• _Extract provided_
VAT deduction and legitimate ex-pectation – the ECJ continues its business-friendly jurisdiction

VAT Newsletter 04/2013
On 31 January 2013 the European Court of Justice has passed two more judgments in cases regarding legitimate expectation when deducting VAT. Principally, the customer has the right to deduct VAT even if the tax authority assumes that the supplier has not carried out any supply. If the tax authority wants to deny the deduction of VAT, even in such cases it is for the tax authority to prove that the customer knew or should have known about a tax fraud related to the supply.

Tax courts currently have to decide on several cases in which the supplier committed tax fraud. Often, the fiscal authorities attempt to impose the VAT-related consequences on the customer by denying a VAT deduction. After all, the customers have chosen their own business partners and it could be said that they failed to exercise sufficient care in doing so. The jurisdiction is looking for an appropriate distribution of the risk between the customers and the fiscal authority. The European Court of Justice (ECJ) continues its most recent business-friendly jurisdiction regarding the legitimate expectation when deducting VAT with two judgments which it handed down on 31 January 2013 (C-642/11 – Stroy trans EOOD and C-643/11 – LVK - 56 EOOD).

• _Set task 1_
Print again the rows from the line with "From the available options" through the end of the rows, copying each line as it stands.

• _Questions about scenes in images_
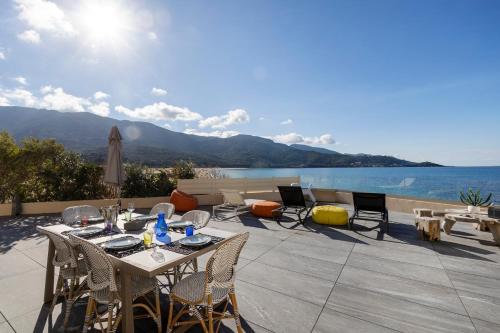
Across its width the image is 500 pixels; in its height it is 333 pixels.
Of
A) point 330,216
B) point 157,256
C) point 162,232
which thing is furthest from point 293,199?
point 157,256

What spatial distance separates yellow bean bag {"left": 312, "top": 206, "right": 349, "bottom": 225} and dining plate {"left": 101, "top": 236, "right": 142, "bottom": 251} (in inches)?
190

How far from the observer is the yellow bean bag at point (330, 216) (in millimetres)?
5730

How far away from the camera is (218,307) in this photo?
2.52m

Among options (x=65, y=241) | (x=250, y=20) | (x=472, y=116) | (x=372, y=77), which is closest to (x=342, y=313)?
(x=65, y=241)

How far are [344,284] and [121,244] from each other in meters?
2.63

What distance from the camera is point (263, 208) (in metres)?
6.68

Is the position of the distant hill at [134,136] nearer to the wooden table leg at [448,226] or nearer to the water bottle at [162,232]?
the wooden table leg at [448,226]

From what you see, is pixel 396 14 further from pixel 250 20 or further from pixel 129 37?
pixel 129 37

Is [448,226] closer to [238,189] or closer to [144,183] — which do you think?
[238,189]

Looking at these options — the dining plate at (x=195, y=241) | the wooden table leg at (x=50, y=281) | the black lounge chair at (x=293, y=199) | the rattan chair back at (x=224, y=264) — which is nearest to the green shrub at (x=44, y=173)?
the wooden table leg at (x=50, y=281)

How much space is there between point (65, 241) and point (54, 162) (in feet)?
25.0

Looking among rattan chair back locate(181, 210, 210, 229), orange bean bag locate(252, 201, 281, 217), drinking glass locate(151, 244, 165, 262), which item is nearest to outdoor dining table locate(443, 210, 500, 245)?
orange bean bag locate(252, 201, 281, 217)

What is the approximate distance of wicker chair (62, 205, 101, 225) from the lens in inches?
122

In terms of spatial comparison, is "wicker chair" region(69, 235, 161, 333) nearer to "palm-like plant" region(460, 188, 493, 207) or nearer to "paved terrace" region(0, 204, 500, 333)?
"paved terrace" region(0, 204, 500, 333)
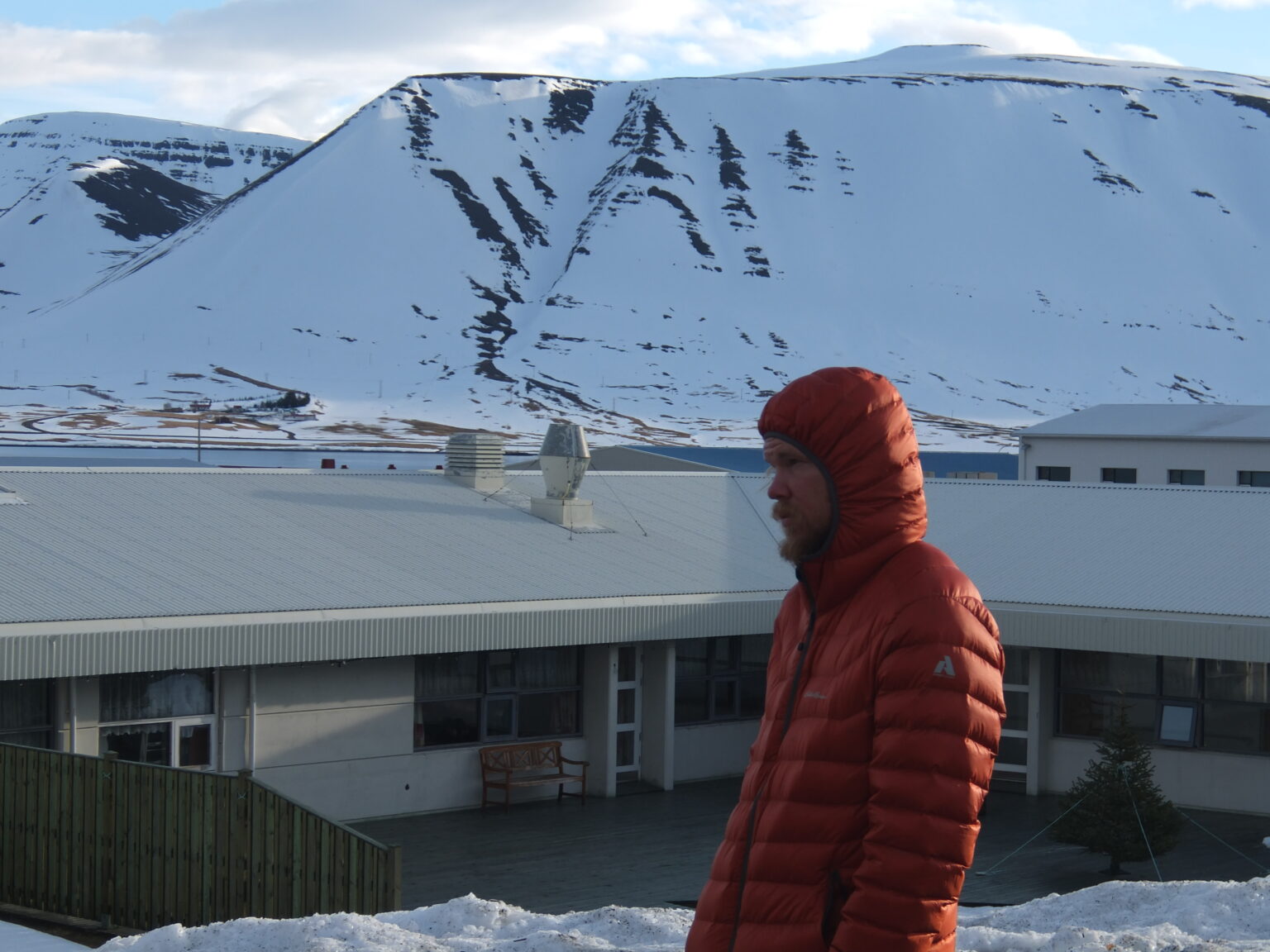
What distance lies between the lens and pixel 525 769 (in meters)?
18.2

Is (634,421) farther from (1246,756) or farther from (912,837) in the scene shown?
(912,837)

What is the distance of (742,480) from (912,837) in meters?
22.5

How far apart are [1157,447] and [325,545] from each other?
2552 cm

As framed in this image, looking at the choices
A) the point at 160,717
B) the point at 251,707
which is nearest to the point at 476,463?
the point at 251,707

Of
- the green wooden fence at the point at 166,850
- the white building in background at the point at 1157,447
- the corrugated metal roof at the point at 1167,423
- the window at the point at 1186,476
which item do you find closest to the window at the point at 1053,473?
the white building in background at the point at 1157,447

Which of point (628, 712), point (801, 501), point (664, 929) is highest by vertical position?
point (801, 501)

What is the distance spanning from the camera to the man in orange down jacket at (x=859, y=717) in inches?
142

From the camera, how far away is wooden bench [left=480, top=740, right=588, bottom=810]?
17812 millimetres

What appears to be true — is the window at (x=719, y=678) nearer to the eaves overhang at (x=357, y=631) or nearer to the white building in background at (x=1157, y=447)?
the eaves overhang at (x=357, y=631)

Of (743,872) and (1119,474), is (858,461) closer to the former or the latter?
(743,872)

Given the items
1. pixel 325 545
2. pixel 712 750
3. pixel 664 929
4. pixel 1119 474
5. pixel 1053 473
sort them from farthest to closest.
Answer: pixel 1053 473 → pixel 1119 474 → pixel 712 750 → pixel 325 545 → pixel 664 929

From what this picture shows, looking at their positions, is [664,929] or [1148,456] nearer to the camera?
[664,929]

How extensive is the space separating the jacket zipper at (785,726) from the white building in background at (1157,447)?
112ft

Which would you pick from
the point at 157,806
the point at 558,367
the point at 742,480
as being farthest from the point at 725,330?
the point at 157,806
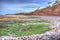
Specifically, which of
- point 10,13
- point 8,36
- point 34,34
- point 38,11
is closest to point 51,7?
point 38,11

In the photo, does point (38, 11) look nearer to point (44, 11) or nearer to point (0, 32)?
point (44, 11)

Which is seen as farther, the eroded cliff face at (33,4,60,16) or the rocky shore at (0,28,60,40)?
the eroded cliff face at (33,4,60,16)

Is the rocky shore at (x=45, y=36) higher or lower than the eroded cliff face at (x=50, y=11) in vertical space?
lower

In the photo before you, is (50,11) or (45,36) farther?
(50,11)

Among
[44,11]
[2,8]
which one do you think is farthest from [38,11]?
[2,8]

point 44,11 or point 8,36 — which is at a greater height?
point 44,11

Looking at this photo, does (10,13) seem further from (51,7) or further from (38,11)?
(51,7)

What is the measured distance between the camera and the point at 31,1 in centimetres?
256

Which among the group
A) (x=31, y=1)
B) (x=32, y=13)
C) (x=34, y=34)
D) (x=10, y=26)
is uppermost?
(x=31, y=1)

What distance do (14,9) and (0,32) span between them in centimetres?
48

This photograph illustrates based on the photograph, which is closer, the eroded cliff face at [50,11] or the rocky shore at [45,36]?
the rocky shore at [45,36]

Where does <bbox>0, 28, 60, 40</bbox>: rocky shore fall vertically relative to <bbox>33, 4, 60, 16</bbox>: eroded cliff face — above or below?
below

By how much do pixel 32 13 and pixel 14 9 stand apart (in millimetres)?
334

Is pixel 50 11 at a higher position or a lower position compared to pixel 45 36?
higher
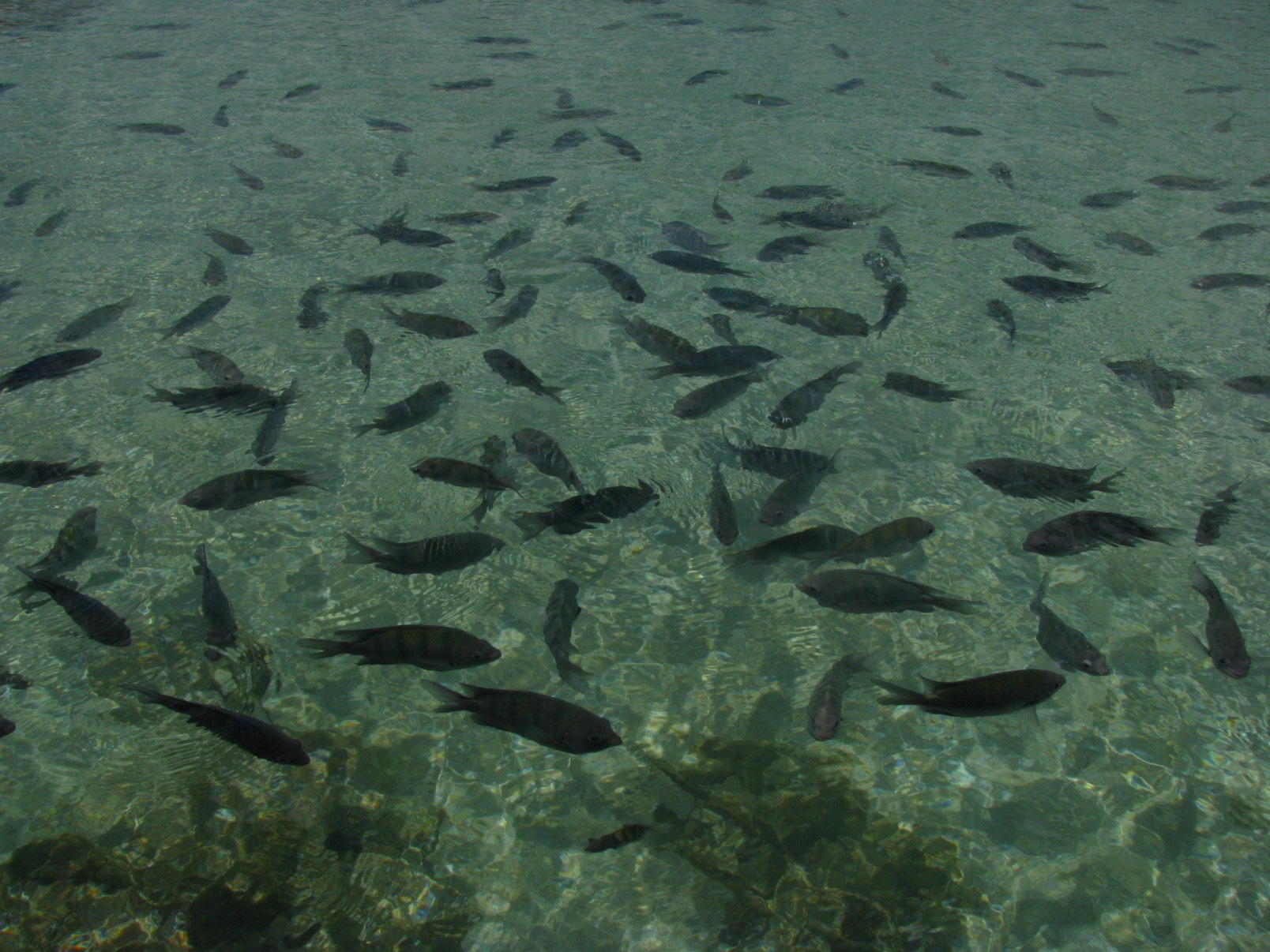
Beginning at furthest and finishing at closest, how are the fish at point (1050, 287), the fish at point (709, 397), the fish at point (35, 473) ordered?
the fish at point (1050, 287)
the fish at point (709, 397)
the fish at point (35, 473)

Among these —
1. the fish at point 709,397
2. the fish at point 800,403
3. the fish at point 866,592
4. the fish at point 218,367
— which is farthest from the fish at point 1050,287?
the fish at point 218,367

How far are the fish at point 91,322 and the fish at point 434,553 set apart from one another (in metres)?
3.94

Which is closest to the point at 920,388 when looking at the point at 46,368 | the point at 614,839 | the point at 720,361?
the point at 720,361

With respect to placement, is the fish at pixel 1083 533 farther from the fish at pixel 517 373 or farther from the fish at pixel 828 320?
the fish at pixel 517 373

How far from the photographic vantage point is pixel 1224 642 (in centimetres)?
370

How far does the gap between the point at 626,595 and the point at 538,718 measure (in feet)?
4.64

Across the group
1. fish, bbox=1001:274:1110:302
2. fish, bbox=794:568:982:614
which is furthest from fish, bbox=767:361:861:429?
fish, bbox=1001:274:1110:302

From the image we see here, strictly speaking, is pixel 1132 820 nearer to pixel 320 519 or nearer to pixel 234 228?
pixel 320 519

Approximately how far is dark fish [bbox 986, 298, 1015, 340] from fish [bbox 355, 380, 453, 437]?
4.72 m

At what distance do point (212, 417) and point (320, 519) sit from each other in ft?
4.77

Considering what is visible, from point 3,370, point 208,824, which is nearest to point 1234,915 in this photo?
point 208,824

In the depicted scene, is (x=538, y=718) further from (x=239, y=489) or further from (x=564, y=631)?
(x=239, y=489)

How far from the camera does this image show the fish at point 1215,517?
15.2ft

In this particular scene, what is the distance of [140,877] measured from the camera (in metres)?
3.06
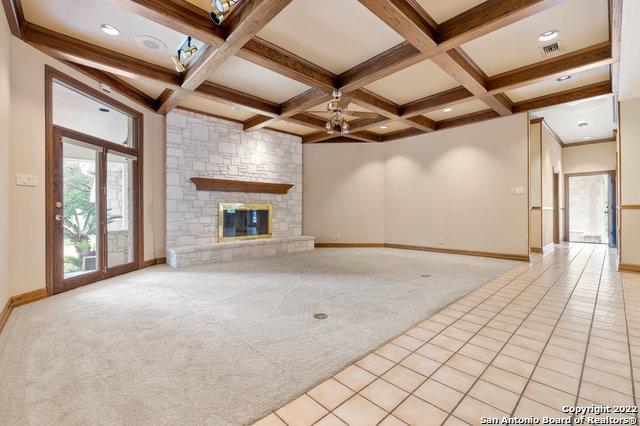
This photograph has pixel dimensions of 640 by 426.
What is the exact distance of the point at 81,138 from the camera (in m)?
3.78

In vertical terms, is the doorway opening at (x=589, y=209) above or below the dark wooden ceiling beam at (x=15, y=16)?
below

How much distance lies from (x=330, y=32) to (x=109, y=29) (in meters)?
2.34

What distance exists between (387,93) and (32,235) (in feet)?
17.0

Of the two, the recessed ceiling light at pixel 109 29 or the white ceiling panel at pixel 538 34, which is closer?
the white ceiling panel at pixel 538 34

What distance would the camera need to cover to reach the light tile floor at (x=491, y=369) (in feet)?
4.82

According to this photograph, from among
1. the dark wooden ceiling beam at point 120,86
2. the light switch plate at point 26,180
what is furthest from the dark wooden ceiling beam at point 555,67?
the light switch plate at point 26,180

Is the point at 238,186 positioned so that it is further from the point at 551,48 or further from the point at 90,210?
the point at 551,48

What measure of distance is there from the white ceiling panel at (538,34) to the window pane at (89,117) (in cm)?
503

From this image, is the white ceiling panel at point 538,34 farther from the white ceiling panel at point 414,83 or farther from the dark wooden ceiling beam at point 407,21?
the dark wooden ceiling beam at point 407,21

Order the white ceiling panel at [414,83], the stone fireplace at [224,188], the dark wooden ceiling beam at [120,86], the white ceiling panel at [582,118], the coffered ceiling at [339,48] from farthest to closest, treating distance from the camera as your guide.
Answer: the stone fireplace at [224,188]
the white ceiling panel at [582,118]
the white ceiling panel at [414,83]
the dark wooden ceiling beam at [120,86]
the coffered ceiling at [339,48]

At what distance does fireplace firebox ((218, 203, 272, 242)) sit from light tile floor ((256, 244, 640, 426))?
4.54 metres

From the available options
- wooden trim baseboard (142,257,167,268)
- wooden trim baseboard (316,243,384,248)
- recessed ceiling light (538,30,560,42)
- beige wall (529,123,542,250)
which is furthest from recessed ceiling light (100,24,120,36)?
beige wall (529,123,542,250)

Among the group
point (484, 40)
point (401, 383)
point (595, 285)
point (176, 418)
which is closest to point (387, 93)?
point (484, 40)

• _Set task 2_
Answer these questions from the VAT newsletter, one line each:
(a) On what date did the European Court of Justice hand down the two judgments?
(b) Who must prove that the customer knew or should have known about a tax fraud related to the supply?
(c) What are the case numbers of the two judgments?

• _Task answer 1_
From the available options
- wooden trim baseboard (142,257,167,268)
- wooden trim baseboard (316,243,384,248)
- recessed ceiling light (538,30,560,42)
- beige wall (529,123,542,250)
which is furthest from recessed ceiling light (100,24,120,36)?
beige wall (529,123,542,250)

Among the group
point (484, 40)
point (401, 383)
point (595, 285)
point (176, 418)
which is closest to point (387, 93)?
point (484, 40)

• _Task answer 2_
(a) 31 January 2013
(b) The tax authority
(c) C-642/11 and C-643/11